Markdown – How to Convert Files to Dokuwiki on PC

dokuwikifile conversionmarkdown

I'm looking for a tool or script to convert Markdown files to Dokuwiki format, that will run on a PC.

This is so that I can use MarkdownPad on a PC to create initial drafts of documents, and then convert them to Dokuwiki format, to upload to a Dokuwiki installation that I have no control over. (This means that the Markdown plugin is no use to me.)

I could spend time writing a Python script to do the conversion myself, but I'd like to avoid spending time on this, if such a thing exists already.
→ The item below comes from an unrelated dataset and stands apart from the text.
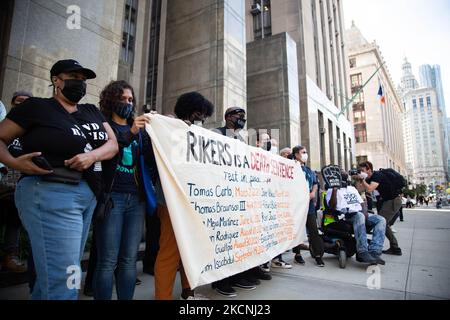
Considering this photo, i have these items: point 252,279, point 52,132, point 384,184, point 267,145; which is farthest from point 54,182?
point 384,184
The Markdown tags I'd like to have supported/converted are:

Heading levels 1 – 5
Bold, italic, underline, fixed width font
Numbered and unnumbered lists
Hyperlinks
Horizontal rules

Does such a tool exist, or is there a good starting point available?

Things I've found and considered

I initially thought that txt2tags would be helpful, but although it can write both markdown and Dokuwiki, it is very tied to its own specific input format
I've also seen Markdown2Dokuwiki, and although I'd certainly be willing to use a sed script, even on a PC, this only supports a tiny, tiny part of Markdown's syntax.
python-markdown2 also sounded promising, but it only writes out HTML.
pandoc – but it doesn't support Dokuwiki output
MultiMarkdown – does not appear to support Dokuwiki output

Best Answer

Stop-Press - August 2014

Since Pandoc 1.13, Pandoc now contains my implementation of DokuWiki writing - and many more features are implemented there than in this script. So this script is now pretty-much redundant.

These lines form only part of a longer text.